[Numpy-discussion] using loadtxt to load a text file in to a numpy array

Tue Jan 21 20:54:33 EST 2014

Hi Chris,

> it looks from here:
> http://www.hdfgroup.org/HDF5/doc/ADGuide/WhatsNew180.html
>
> that HDF uses utf-8 for unicode strings -- so you _could_ roundtrip with a
> lot of calls to encode/decode -- which could be pretty slow, compared to
> other ways to dump numpy arrays into HDF-5 -- that may be waht you mean by
> "doesn't round trip".

HDF5 does have variable-length string support for UTF-8, so we map
that directly to the unicode type (str on Py3) exactly as you
describe, by encoding when we write to the file.  But there's no way
to round-trip with *fixed-width* strings.  You can go from e.g. a 10
byte ASCII string to "U10", but going the other way fails if there are
characters which take more than 1 byte to represent.  We don't always
get to choose the destination type, when e.g. writing into an existing
dataset, so we can't always write vlen strings.

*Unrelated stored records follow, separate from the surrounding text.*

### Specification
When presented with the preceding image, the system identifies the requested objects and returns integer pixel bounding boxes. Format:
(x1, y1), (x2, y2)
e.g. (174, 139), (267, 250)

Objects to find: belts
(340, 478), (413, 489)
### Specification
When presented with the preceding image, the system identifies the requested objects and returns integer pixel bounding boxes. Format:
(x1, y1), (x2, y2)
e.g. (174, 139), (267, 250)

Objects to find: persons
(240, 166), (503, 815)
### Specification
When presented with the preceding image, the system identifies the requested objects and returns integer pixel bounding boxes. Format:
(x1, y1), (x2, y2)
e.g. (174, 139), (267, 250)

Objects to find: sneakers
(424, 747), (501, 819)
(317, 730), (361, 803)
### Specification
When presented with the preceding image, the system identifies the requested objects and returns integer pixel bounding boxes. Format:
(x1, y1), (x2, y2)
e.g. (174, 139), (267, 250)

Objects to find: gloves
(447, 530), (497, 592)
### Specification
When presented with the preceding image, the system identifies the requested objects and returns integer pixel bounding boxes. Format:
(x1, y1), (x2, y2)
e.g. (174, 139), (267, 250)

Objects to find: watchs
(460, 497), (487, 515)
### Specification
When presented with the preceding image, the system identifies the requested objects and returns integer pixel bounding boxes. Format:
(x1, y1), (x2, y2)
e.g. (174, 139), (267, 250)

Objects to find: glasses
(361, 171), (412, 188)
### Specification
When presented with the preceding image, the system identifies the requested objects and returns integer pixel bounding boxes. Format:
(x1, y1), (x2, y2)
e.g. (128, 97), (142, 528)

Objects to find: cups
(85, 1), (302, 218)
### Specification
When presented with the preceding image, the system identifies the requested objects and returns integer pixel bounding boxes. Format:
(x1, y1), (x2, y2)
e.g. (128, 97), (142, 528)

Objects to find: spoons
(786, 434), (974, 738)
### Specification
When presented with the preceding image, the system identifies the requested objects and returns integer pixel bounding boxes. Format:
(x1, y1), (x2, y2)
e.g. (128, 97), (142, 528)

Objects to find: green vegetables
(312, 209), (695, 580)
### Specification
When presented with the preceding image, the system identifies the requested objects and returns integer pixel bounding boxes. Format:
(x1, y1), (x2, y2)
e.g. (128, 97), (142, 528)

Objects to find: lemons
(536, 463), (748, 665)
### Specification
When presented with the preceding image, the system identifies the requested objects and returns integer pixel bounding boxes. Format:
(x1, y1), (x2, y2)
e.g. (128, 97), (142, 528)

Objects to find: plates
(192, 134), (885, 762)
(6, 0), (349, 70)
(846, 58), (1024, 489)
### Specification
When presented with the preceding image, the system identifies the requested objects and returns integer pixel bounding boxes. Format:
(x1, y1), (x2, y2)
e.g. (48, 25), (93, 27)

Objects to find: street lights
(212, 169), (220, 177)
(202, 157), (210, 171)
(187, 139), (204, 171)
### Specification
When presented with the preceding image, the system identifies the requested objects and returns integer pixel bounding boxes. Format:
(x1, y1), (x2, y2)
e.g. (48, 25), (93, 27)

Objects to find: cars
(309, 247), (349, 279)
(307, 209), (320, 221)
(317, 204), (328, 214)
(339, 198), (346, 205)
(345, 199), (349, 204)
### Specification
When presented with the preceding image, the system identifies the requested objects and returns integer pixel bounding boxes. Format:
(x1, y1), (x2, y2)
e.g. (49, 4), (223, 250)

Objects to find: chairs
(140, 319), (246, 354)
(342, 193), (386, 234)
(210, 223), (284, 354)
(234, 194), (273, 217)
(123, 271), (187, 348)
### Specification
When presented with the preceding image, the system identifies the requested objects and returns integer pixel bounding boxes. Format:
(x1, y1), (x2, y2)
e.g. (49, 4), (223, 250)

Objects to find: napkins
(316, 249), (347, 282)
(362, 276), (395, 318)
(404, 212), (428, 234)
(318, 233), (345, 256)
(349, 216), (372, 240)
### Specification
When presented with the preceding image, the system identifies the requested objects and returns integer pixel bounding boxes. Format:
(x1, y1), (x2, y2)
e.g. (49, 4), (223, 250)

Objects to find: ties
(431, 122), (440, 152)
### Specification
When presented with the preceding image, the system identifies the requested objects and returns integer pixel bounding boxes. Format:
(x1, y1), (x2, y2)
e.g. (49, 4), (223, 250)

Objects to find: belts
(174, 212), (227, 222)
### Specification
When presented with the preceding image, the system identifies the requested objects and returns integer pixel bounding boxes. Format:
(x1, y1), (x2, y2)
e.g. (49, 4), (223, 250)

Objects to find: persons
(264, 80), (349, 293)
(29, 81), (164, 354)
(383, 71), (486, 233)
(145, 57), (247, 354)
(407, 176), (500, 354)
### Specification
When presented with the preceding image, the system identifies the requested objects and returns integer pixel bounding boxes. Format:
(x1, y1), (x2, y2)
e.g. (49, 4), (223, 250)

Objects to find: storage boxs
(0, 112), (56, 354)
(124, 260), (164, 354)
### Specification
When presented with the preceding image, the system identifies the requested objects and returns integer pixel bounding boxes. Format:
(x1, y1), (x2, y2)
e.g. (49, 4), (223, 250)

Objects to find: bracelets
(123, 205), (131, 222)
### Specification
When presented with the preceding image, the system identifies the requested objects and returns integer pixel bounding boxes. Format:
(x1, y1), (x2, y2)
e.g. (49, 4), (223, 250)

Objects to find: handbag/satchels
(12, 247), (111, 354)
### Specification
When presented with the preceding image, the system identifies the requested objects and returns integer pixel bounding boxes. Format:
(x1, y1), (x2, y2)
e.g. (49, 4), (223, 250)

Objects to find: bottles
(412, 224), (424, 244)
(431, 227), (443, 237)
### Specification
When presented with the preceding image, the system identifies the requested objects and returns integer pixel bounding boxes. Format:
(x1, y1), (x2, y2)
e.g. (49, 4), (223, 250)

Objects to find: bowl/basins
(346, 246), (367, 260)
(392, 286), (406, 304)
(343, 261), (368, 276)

> This may be a good case for a numpy utf-8 dtype, I suppose (or a arbitrary
> encoding dtype, anyway).
> But: How does hdf handle the fact that utf-8 is not a fixed length encoding?

With fixed-width strings it doesn't, really.  If you use vlen strings
it's fine, but otherwise there's just a fixed-width buffer labelled
"UTF-8".  Presumably you're supposed to be careful when writing not to
chop the string off in the middle of a multibyte character.  We could
truncate strings on their way to the file, but the risk of data
loss/corruption led us to simply not support it at all.

> hmm -- ascii does have those advantages, but I'm not sure its worth the
> restriction on what can be encoded. But you're quite right, you could dump
> asciii straight into something expecting utf-8, whereas you could not do
> that with latin-1, for instance. But you can't go the other way -- does it
> help much to avoided encoding in one direction?

It would help for h5py specifically because most HDF5 strings are
labelled "ASCII".  But it's a question for the community which is more
important: the high-bit characters in latin-1, or write-compatibility
with UTF-8.

Andrew